Effect of axion-like particles on the spectrum of the extragalactic gamma-ray background

TL;DR

This paper explores how axion-like particles could influence the gamma-ray background spectrum at TeV energies, potentially revealing new physics beyond current models, with future observations needed for confirmation.

Contribution

It investigates the impact of ALPs on the extragalactic gamma-ray background spectrum at TeV energies, identifying potential deviations and constraining ALP parameter space.

Findings

ALPs can cause significant deviations in the EGB spectrum above 1 TeV.

Current Fermi-LAT data cannot detect the ALP-induced effects.

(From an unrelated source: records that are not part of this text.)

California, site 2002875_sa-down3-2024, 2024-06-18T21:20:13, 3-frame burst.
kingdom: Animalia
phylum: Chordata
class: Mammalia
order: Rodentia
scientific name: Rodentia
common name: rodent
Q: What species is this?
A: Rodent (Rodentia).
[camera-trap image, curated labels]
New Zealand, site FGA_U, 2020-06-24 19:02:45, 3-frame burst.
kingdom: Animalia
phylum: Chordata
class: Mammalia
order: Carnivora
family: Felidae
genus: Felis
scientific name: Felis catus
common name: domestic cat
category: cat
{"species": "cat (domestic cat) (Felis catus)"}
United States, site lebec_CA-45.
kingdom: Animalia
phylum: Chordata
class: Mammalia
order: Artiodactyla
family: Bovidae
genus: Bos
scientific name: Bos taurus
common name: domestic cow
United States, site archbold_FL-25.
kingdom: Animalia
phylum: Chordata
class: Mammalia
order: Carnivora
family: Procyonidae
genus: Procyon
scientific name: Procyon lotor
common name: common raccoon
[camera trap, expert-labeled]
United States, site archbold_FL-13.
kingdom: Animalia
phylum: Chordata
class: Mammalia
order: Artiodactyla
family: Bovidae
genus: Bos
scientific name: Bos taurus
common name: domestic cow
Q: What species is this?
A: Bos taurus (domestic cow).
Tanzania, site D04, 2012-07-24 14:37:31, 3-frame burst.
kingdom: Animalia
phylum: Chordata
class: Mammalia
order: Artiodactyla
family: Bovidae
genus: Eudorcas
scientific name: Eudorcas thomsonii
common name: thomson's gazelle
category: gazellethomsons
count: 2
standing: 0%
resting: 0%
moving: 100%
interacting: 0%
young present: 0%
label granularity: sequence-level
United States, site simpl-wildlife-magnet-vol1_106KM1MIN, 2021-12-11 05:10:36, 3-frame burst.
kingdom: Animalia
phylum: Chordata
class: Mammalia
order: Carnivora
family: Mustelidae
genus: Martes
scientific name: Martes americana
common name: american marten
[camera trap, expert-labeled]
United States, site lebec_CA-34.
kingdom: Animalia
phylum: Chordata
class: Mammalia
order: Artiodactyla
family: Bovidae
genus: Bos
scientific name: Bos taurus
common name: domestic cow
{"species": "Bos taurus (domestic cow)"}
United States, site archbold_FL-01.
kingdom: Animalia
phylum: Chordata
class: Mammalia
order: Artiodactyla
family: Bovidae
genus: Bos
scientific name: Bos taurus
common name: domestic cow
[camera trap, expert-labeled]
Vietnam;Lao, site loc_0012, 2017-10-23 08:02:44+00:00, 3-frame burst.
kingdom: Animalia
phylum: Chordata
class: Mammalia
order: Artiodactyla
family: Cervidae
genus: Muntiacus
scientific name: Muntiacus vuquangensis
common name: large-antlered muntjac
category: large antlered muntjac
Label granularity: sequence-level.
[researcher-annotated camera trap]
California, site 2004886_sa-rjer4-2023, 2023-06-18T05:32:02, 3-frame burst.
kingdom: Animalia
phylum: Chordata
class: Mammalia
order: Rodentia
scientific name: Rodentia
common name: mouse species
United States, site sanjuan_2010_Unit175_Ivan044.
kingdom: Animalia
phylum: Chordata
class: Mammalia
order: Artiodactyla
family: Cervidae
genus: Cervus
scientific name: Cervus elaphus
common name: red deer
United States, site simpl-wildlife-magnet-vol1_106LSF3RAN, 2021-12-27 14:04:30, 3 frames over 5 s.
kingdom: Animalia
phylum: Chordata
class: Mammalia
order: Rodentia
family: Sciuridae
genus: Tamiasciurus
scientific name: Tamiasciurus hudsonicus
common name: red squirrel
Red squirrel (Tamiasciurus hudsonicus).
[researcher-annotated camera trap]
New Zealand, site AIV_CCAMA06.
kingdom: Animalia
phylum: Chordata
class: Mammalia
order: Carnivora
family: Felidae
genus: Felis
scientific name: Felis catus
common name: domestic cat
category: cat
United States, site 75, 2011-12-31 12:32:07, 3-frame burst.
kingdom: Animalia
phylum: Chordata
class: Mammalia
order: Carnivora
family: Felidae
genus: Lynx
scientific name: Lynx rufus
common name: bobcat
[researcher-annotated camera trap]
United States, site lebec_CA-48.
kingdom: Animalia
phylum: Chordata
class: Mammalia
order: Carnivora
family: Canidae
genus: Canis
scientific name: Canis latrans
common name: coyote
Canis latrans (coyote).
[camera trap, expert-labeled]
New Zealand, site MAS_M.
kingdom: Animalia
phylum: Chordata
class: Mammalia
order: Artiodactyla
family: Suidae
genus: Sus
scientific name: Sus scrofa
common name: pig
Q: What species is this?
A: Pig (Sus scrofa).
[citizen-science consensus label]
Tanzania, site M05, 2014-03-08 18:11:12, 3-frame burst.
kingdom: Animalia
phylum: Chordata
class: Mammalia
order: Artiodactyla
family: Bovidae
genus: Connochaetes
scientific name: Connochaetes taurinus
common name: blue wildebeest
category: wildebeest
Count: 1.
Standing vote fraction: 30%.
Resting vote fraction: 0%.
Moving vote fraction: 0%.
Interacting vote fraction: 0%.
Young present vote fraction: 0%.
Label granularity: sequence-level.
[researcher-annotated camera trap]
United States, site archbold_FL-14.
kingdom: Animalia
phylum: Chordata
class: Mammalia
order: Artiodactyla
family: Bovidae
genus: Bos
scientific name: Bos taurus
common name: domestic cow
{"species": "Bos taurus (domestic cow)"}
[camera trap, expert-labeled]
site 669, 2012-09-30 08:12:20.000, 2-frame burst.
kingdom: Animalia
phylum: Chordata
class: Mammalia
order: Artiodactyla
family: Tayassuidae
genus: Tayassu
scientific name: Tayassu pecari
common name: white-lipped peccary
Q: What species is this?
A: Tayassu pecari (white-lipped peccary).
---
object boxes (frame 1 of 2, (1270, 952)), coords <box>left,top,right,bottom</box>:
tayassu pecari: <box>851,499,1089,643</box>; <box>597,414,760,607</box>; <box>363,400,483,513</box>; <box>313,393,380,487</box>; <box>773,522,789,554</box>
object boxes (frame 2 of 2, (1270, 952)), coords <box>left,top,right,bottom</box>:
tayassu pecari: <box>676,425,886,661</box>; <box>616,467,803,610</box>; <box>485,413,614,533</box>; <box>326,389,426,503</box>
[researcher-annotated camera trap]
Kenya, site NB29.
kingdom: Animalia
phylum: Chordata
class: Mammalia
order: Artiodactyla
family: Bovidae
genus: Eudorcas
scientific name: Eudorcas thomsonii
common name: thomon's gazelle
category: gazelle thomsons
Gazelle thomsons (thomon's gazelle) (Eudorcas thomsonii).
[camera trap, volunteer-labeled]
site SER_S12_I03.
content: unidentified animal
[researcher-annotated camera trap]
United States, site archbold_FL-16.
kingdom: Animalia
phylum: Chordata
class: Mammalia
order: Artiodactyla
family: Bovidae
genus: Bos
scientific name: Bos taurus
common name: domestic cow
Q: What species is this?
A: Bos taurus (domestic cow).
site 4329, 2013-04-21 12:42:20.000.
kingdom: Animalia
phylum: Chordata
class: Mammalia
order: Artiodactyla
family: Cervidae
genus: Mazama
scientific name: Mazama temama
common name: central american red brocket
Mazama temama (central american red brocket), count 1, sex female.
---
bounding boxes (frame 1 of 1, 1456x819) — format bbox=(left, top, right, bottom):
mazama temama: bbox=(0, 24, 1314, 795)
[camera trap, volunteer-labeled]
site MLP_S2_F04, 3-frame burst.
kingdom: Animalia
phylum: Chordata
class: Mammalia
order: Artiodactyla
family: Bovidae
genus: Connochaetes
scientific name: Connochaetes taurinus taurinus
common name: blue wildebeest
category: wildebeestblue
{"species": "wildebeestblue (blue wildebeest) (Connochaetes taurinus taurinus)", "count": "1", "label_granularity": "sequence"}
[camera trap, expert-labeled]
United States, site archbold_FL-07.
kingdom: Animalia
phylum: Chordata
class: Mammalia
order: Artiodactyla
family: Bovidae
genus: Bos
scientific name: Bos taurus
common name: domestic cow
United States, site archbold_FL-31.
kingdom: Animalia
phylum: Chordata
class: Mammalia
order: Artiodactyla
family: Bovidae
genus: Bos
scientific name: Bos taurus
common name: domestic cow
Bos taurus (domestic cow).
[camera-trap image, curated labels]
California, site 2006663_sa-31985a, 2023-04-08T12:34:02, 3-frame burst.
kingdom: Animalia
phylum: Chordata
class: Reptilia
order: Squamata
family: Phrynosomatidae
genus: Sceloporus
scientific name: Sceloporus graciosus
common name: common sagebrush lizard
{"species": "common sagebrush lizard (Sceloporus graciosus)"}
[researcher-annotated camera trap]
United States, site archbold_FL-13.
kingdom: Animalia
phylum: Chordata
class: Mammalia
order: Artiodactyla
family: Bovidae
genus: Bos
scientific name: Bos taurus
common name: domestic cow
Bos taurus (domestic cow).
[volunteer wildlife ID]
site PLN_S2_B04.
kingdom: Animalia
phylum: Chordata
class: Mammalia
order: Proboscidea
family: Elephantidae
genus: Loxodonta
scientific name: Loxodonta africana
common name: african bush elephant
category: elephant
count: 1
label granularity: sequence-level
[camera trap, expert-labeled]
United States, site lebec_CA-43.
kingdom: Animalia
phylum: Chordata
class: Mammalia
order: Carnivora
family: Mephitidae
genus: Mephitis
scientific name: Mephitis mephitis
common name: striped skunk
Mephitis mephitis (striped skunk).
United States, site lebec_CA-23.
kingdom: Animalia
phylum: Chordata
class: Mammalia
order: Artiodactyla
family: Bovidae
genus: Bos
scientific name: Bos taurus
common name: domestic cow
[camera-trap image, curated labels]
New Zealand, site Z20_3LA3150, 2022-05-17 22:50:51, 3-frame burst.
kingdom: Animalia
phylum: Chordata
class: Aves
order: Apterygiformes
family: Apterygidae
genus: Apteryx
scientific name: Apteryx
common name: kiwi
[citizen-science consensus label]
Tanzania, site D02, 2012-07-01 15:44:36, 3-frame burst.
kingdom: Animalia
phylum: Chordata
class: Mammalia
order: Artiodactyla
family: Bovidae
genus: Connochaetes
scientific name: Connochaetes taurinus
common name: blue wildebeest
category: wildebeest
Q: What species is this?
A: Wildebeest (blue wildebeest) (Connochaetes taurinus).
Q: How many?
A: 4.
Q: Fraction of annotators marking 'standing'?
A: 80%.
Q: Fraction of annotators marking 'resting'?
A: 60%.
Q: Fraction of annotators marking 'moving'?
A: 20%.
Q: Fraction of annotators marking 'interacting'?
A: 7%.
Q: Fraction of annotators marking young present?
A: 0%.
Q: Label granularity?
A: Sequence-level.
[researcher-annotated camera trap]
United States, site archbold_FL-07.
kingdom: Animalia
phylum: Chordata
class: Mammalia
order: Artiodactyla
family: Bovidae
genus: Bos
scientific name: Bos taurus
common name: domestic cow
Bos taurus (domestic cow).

Most ALP parameter space is constrained by existing limits, leaving a small region testable by future instruments.

Abstract

Axion-like particles (ALPs) provide a feasible explanation for the observed lower TeV opacity of the Universe. If the anomaly TeV transparency is caused by ALPs, then the fluxes of distant extragalactic sources will be enhanced at photon energies beyond TeV, resulting in an enhancement of the observed extragalactic gamma-ray background (EGB) spectrum. In this work, we have investigated the ALP modulation on the EGB spectrum at TeV energies. Our results show that in the most optimistic case, the existence of ALPs can cause the EGB spectrum to greatly deviate from the prediction of a pure extragalactic-background-light (EBL) absorption scenario. The deviation occurs at approximately $\gtrsim$1 TeV, and the current EGB measurements by Fermi-LAT cannot identify such an effect. We also find that most of the sensitive ALP parameters have been ruled out by existing constraints, leaving only a small region of unrestricted parameters that can be probed using the EGB effect investigated in this work. Observations from forthcoming very-high-energy instruments like LHAASO and CTA may be beneficial for the study of this effect.